Many people don’t trust the government’s numbers on unemployment based on what they see in their daily lives.  

Many say we are in a depression, not a recession.  

Many feel the politicians have sold the country out.

People are also sharing their stories with us.

1. Prices for a new patient at a doctor’s office are costing $1000 and up with tests and consultations.  It’s unaffordable to some.  Same thing with dental and vision, costs are unaffordable for some.  Some state university medical schools like Southern Illinois University (SIU) are higher than private doctors.

2. There’s been a change in the employer-employee dynamic. In some cases, employees are having to pay to work for some companies. One person said his company would not pickup travel and living expenses for a contract in Chicago, costing him upwards of $800/week to travel from the St. Louis metro area, eat store-brand canned goods from Domnicks and stay at the Red Roof Inn. Overall, it cost him $8000 for 10 weeks of work. His take home pay ended up being $180/week based on 60 hours of work per week (including 11 hours of travel per week).

3. Another example in the employer-employee dynamic change was another person who accepted a job with a tech company after 7 months of interviews and tests. He moved from southwestern Illinois to Wisconsin and he picked up the cost of the apartment hunting trip, the move, the auto tags and license transfer.  After 8 months, he was laid off with a lot of other staff.  He ended up paying for the remaining 4 months left on his 1 year apartment lease and the moving costs back home. Total cost to him was about $17K.

4. There are many long-term unemployed people. Some have been unemployed for years. Others have tried starting businesses, but people aren’t spending money.

5. People are having a very hard time making ends meet because some of their pensions keep getting cut due to insurance increases.

6. Many seniors say their Social Security raises are zeroed out with Medicare increases, so they’ve really had no increases for over a decade.

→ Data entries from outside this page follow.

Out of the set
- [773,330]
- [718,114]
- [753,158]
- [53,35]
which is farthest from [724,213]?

7. Many are worried about healthcare and paying for insurance, many recognize Obamacare for what it is, the privatization of healthcare, which means endless cost increases.

8. Many are worried about the rising cost of everything from gas to food to heating to electricity. Many are openly skeptical that privatization did anything but cause an endless cycle of prices increases. One person said she’s making nothing from her job because gas costs eat up much of what she makes; she travels 2 hours daily to/from work.

9. One person said they sent out over 3000 resumes over the past decade but there are no jobs out there.

10. People have lost their homes and some have taken in family members who have lost jobs.

11. College graduates are finding no jobs based on their areas of study and have massive amounts of debt and can’t support themselves.  They don’t see much of a future in the U.S.  For some, marriage and raising families are a big question mark.

People want their government to work for them, not solely for the rich or corporations.

Everywhere we’ve been, the story is the same.  People are hurting.  And things don’t appear to be getting any better with Democrats or Republicans in charge.